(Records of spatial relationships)
╭──

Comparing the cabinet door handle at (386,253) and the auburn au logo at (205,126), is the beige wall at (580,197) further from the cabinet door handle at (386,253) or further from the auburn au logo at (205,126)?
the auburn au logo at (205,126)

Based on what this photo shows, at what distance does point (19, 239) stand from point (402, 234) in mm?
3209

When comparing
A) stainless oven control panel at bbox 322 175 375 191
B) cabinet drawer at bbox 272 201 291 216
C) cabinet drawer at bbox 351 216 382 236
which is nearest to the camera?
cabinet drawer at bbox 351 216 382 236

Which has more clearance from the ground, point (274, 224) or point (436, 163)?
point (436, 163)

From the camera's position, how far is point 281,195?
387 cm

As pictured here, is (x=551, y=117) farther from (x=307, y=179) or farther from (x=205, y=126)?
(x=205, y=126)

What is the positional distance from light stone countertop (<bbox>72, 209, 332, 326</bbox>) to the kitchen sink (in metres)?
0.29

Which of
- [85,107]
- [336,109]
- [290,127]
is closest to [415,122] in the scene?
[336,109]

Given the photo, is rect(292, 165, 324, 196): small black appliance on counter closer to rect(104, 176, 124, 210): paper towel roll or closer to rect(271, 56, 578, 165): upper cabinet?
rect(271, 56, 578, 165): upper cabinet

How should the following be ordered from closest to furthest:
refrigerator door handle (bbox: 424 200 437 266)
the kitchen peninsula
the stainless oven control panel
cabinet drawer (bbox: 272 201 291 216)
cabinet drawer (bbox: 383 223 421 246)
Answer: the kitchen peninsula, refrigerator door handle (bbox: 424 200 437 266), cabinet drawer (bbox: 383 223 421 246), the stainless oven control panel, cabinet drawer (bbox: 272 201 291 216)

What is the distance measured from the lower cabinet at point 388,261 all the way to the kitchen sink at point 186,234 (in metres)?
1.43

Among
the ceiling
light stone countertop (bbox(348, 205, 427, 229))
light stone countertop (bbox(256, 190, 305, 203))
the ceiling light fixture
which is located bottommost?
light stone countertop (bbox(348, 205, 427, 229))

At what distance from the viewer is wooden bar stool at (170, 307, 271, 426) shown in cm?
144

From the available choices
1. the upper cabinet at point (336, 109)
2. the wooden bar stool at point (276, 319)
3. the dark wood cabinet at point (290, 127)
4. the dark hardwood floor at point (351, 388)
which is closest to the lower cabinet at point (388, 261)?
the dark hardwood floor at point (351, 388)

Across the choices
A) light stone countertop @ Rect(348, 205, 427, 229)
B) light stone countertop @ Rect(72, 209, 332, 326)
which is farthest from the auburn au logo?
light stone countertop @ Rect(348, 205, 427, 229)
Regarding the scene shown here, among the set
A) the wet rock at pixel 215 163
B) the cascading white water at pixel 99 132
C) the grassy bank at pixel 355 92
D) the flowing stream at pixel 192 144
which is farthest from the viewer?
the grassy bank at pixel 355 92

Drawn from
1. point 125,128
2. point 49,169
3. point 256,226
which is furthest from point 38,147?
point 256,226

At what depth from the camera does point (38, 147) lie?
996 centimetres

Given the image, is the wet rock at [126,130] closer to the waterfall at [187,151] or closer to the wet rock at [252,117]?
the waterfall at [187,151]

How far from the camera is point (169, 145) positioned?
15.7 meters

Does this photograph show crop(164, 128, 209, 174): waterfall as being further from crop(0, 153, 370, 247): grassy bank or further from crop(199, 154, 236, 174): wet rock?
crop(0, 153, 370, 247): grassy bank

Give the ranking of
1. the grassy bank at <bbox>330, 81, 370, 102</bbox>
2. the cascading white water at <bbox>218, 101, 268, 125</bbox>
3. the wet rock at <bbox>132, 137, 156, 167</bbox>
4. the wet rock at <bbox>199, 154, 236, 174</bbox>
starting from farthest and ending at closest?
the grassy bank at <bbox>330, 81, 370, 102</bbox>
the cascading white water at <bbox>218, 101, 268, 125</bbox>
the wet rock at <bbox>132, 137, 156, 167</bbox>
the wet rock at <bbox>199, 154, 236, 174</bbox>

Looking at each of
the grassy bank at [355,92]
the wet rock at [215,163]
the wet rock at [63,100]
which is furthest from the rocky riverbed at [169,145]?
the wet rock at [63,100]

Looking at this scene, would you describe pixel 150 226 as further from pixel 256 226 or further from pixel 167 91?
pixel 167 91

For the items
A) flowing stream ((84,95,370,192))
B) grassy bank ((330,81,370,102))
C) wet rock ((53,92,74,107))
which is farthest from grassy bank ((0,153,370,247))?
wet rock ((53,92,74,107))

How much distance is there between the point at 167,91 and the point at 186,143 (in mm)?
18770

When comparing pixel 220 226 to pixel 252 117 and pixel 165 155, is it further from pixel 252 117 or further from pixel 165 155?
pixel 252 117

╰──

YOUR TASK - Please retype the lines of the records above, from the line containing "Across the choices" up to and including the line containing "15.7 meters", without changing anything in them.

CORRECT ANSWER -
Across the choices
A) light stone countertop @ Rect(348, 205, 427, 229)
B) light stone countertop @ Rect(72, 209, 332, 326)
which is farthest from the auburn au logo?
light stone countertop @ Rect(348, 205, 427, 229)
Regarding the scene shown here, among the set
A) the wet rock at pixel 215 163
B) the cascading white water at pixel 99 132
C) the grassy bank at pixel 355 92
D) the flowing stream at pixel 192 144
which is farthest from the viewer?
the grassy bank at pixel 355 92

Drawn from
1. point 125,128
2. point 49,169
3. point 256,226
which is furthest from point 38,147?
point 256,226

At what depth from the camera does point (38, 147) lie?
996 centimetres

Given the image, is the wet rock at [126,130] closer to the waterfall at [187,151] or closer to the wet rock at [252,117]?
the waterfall at [187,151]

How far from the camera is point (169, 145) positioned?
15.7 meters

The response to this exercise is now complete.